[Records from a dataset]
* * * * * * *
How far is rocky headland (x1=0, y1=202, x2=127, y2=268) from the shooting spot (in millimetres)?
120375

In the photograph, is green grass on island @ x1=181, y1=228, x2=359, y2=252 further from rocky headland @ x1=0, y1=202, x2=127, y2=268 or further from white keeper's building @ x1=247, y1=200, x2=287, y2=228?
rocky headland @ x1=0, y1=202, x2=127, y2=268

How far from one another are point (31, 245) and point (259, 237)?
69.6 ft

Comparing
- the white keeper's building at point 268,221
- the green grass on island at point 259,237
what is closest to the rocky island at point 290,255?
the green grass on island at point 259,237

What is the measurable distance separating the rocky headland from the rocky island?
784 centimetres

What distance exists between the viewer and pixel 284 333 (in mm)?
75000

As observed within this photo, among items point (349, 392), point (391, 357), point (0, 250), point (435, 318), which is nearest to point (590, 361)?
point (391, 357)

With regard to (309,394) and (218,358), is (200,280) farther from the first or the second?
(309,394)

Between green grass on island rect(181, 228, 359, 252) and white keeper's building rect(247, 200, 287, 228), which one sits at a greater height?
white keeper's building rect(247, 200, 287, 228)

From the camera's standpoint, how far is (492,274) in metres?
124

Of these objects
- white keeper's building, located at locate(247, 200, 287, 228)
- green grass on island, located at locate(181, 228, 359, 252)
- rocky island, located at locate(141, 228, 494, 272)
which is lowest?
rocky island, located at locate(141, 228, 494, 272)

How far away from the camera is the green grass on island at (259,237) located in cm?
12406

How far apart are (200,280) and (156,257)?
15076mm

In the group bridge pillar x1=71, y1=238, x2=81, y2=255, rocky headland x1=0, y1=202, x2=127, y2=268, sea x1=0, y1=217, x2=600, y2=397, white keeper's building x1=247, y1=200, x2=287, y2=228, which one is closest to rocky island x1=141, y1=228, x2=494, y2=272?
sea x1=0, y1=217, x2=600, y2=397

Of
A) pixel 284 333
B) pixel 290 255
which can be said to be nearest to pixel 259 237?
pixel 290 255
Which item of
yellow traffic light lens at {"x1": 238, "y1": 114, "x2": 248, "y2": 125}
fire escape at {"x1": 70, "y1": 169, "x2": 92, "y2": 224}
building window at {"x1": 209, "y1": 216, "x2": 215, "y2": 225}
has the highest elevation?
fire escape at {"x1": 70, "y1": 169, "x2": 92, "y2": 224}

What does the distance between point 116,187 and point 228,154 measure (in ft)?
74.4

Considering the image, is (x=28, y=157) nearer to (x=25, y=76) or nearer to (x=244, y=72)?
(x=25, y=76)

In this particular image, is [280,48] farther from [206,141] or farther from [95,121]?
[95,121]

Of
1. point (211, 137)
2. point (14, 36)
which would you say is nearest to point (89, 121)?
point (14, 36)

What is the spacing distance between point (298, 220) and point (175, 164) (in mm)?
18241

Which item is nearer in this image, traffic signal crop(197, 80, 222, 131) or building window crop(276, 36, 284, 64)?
* * * * * * *
▶ DESCRIPTION OF THE TASK:
Rewrite every line of the records above as a Markdown table with the columns "No." and "Line", numbering the rows in order and leaving out blank lines.

▶ SOLUTION TO THE PROBLEM:
| No. | Line |
|---|---|
| 1 | How far is rocky headland (x1=0, y1=202, x2=127, y2=268) from the shooting spot (in millimetres)? |
| 2 | 120375 |
| 3 | In the photograph, is green grass on island @ x1=181, y1=228, x2=359, y2=252 further from rocky headland @ x1=0, y1=202, x2=127, y2=268 or further from white keeper's building @ x1=247, y1=200, x2=287, y2=228? |
| 4 | rocky headland @ x1=0, y1=202, x2=127, y2=268 |
| 5 | How far from one another are point (31, 245) and point (259, 237)? |
| 6 | 69.6 ft |
| 7 | Comparing |
| 8 | - the white keeper's building at point 268,221 |
| 9 | - the green grass on island at point 259,237 |
| 10 | what is closest to the rocky island at point 290,255? |
| 11 | the green grass on island at point 259,237 |
| 12 | What is the measurable distance separating the rocky headland from the rocky island? |
| 13 | 784 centimetres |
| 14 | What distance exists between the viewer and pixel 284 333 (in mm)? |
| 15 | 75000 |
| 16 | As observed within this photo, among items point (349, 392), point (391, 357), point (0, 250), point (435, 318), which is nearest to point (590, 361)? |
| 17 | point (391, 357) |
| 18 | With regard to (309,394) and (218,358), is (200,280) farther from the first or the second? |
| 19 | (309,394) |
| 20 | Between green grass on island rect(181, 228, 359, 252) and white keeper's building rect(247, 200, 287, 228), which one sits at a greater height? |
| 21 | white keeper's building rect(247, 200, 287, 228) |
| 22 | From the camera's standpoint, how far is (492,274) in metres? |
| 23 | 124 |
| 24 | Of these objects |
| 25 | - white keeper's building, located at locate(247, 200, 287, 228) |
| 26 | - green grass on island, located at locate(181, 228, 359, 252) |
| 27 | - rocky island, located at locate(141, 228, 494, 272) |
| 28 | which is lowest? |
| 29 | rocky island, located at locate(141, 228, 494, 272) |
| 30 | How far away from the camera is the green grass on island at (259,237) located in cm? |
| 31 | 12406 |
| 32 | How far apart are (200,280) and (156,257)? |
| 33 | 15076mm |
| 34 | In the group bridge pillar x1=71, y1=238, x2=81, y2=255, rocky headland x1=0, y1=202, x2=127, y2=268, sea x1=0, y1=217, x2=600, y2=397, white keeper's building x1=247, y1=200, x2=287, y2=228, which one is closest to rocky island x1=141, y1=228, x2=494, y2=272? |
| 35 | sea x1=0, y1=217, x2=600, y2=397 |
| 36 | Of |
| 37 | A) pixel 284 333 |
| 38 | B) pixel 290 255 |
| 39 | which can be said to be nearest to pixel 259 237? |
| 40 | pixel 290 255 |
| 41 | Which item of |
| 42 | yellow traffic light lens at {"x1": 238, "y1": 114, "x2": 248, "y2": 125} |
| 43 | fire escape at {"x1": 70, "y1": 169, "x2": 92, "y2": 224} |
| 44 | building window at {"x1": 209, "y1": 216, "x2": 215, "y2": 225} |
| 45 | has the highest elevation? |
| 46 | fire escape at {"x1": 70, "y1": 169, "x2": 92, "y2": 224} |
| 47 | What does the distance between point 116,187 and point 228,154 measure (in ft)? |
| 48 | 74.4 |
| 49 | Considering the image, is (x=28, y=157) nearer to (x=25, y=76) or nearer to (x=244, y=72)? |
| 50 | (x=25, y=76) |
| 51 | In this particular image, is [280,48] farther from [206,141] or farther from [95,121]? |
| 52 | [95,121] |
| 53 | Of |
| 54 | 1. point (211, 137) |
| 55 | 2. point (14, 36) |
| 56 | which would you say is nearest to point (89, 121)? |
| 57 | point (14, 36) |
| 58 | What is the spacing distance between point (298, 220) and point (175, 164) (in mm)? |
| 59 | 18241 |
| 60 | Which item is nearer in this image, traffic signal crop(197, 80, 222, 131) or building window crop(276, 36, 284, 64)? |